Accurate diagnostic, accessible, quick, and user-friendly
Lists of detectable diseases:
Flea and Ticks related skin conditions
Folliculitis
Ringworm
Shedding and Hair loss
Skin Tumors
Yeast Infections
How I built it
Gathering all images of 6 diseases (50 images per disease) from the internet sources such as medical articles and other reliable sources then we trained those figures by using a deep learning algorithm embedded in the teachable machine and reduce an error function by using parameters like learning rate and epochs then we utilize the machine learning model to integrate with line chatbot using a webhook URL from Katagoda API software and AI auto-response message in Line Official Account Manager site. After that the teachable machine predicted the possibility of each disease, it will then be sent to API software, and the software will select the highest possible and send it back to a user as a message of what skin disease is that his/her pet has.
Challenges I ran into
- Lack of data source
- User data security and privacy issues
- Similarities in shapes/conditions of diseases
- Supporting IT infrastructure
Accomplishments that I'm proud of
- Accuracy of diagnosis which reduces human error
- Reduced unnecessary time during diagnosis
- Able to better define unclear images sent by pet owners
What I learned?
- Data types are appropriate and sufficient
- System is able to be established and run
- Diagnosing of disease is practical and accurate
- Opportunities in the related animal health field
What's next for the SOPet Skin Disease Diagnosing system
- SOPet aims to expand the service in the future
- Develop an online medical service system (Telemedicine) that is top-of-mind of customers across the country
- Sign memorandums of understanding (MOUs) with animal health-related agencies to develop a shared-service platform
- Expand from skin disease to other types of disease and conditions such as eye diseases
How do we train and improve the model?
- At first, we gained a result of approximately 50-55% of accuracy per epoch which is quite low and when we compare with a confusion matrix, we found out that there are many false negatives appearing in each disease especially on hair loss that contain similar features as Folliculitis. Then we tried to adjust the parameter on the learning rate and epochs many times until we got the best accuracy of 75% with 2 diseases containing 100% in precision and an increase in the percentage of accuracy in the remaining diseases.

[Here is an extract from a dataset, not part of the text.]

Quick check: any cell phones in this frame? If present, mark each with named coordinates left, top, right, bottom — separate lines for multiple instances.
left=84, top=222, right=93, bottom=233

How to improve the model in the future?
- As I mentioned that we faced a problem of insufficient images to train our model precisely consequently, we have a plan to sign MOUs with animal health-related agencies such as vet hospitals or faculty of vets to access the bigger scale of images and also can gain new perspectives from the vet on what features that we should add in order to make effective performance.
Do we utilize this system as a part of our existing service?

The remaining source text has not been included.